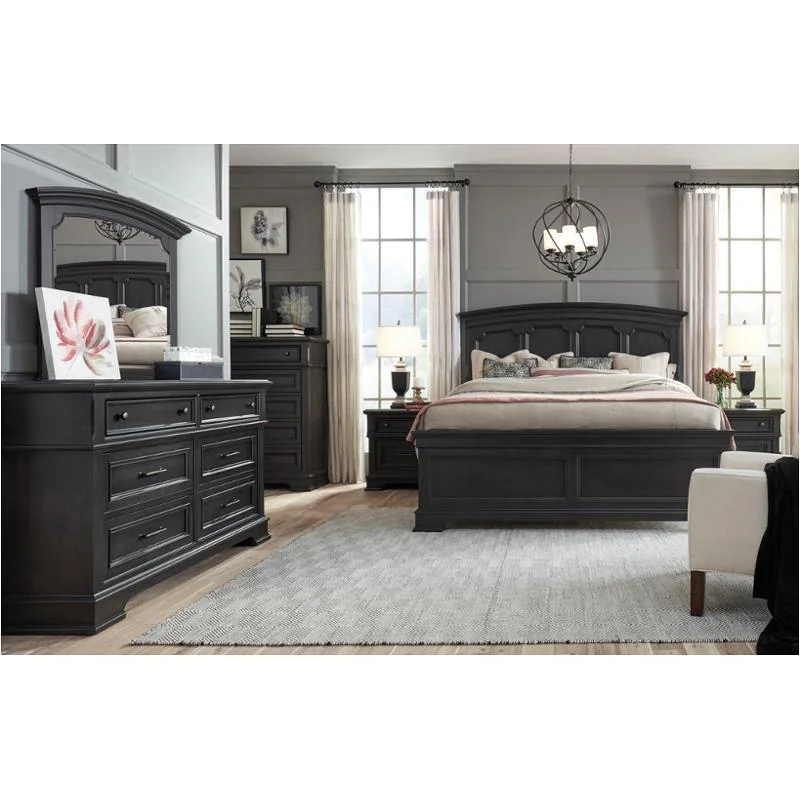 homelivingfurniture20260616143821627292
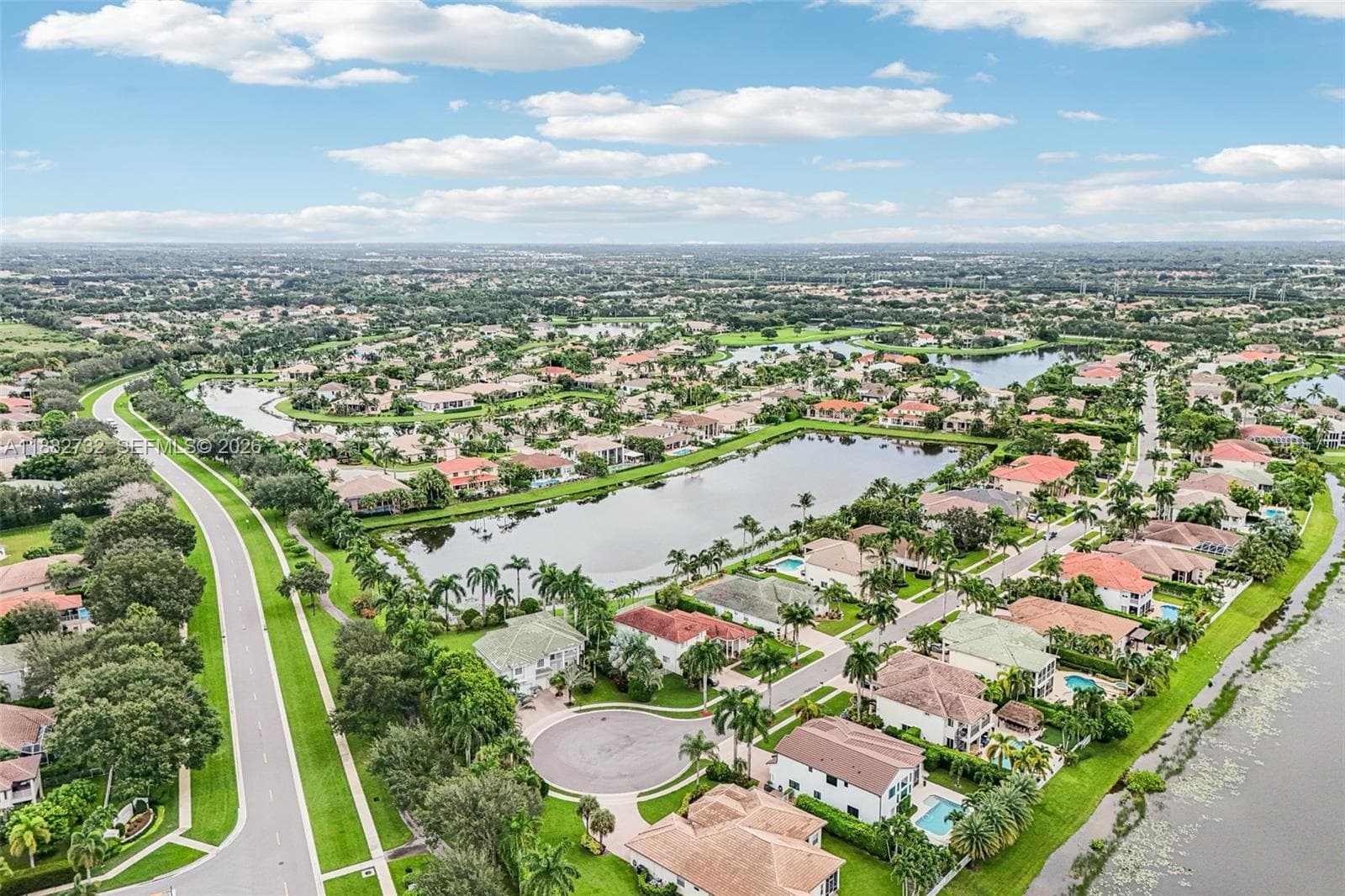 11759 Paradise Cove Ln photo 66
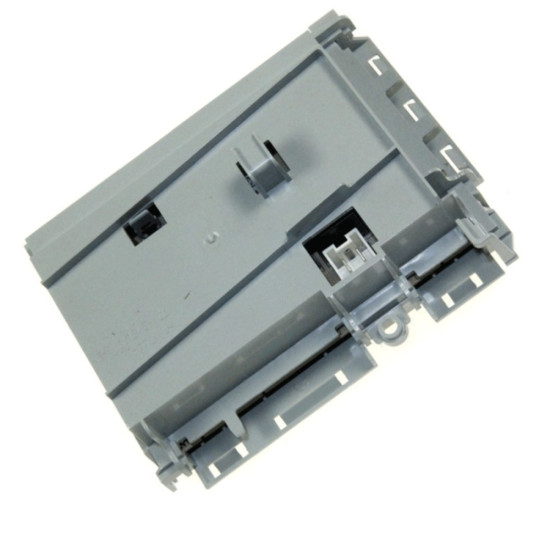 Module de puissance 1754310800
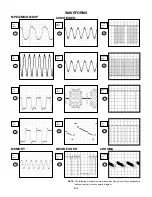 Preview for 56 page of Toshiba MD20Q42 Service Manual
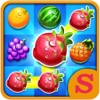 Fruit Splash S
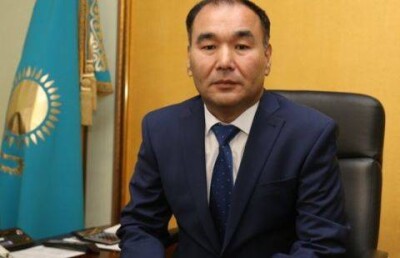 Назначен новый заместитель акима Карагандинской области 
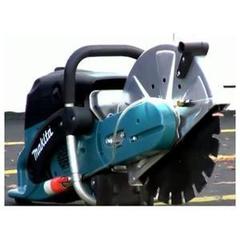 Бензорез Makita EK7301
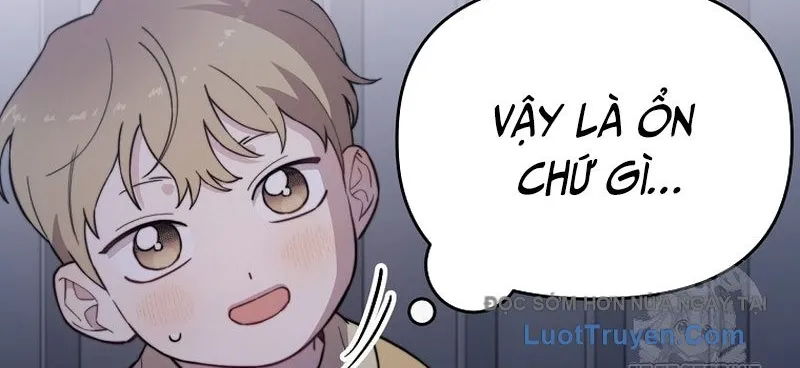 0 Tuổi Đã Là Ngôi Sao Hạng A Chap 18 - Next Chap 19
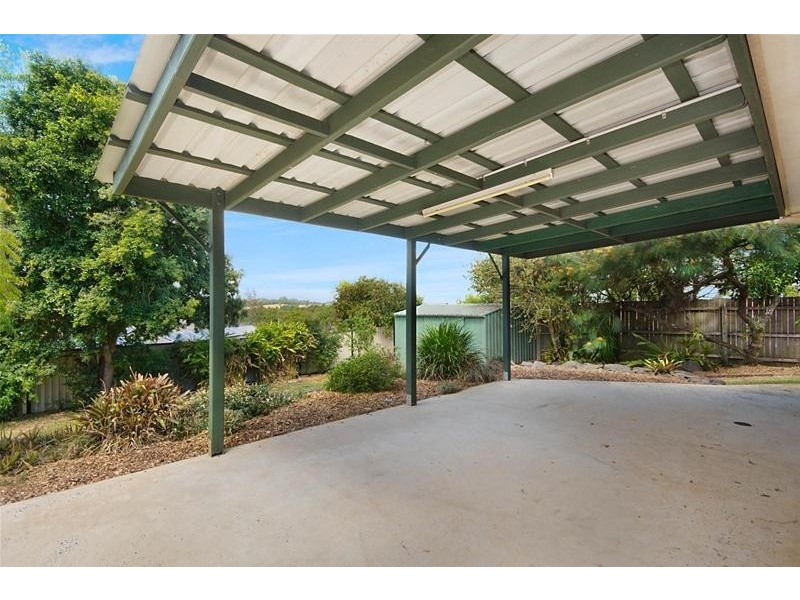 219 Oliver Avenue, Goonellabah NSW 2480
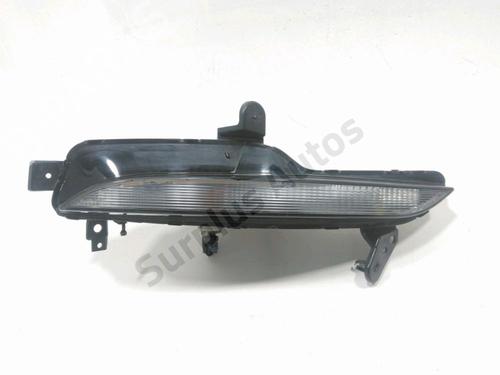 Used Right front indicator Right front indicator 37786378 37786378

—————

> **Work order**
No pictures should appear in the copy, and each record above is to be returned exactly.

> **Written solution**
 homelivingfurniture20260616143821627292
 11759 Paradise Cove Ln photo 66
 Module de puissance 1754310800
 Preview for 56 page of Toshiba MD20Q42 Service Manual
 Fruit Splash S
 Назначен новый заместитель акима Карагандинской области 
 Бензорез Makita EK7301
 0 Tuổi Đã Là Ngôi Sao Hạng A Chap 18 - Next Chap 19
 219 Oliver Avenue, Goonellabah NSW 2480
 Used Right front indicator Right front indicator 37786378 37786378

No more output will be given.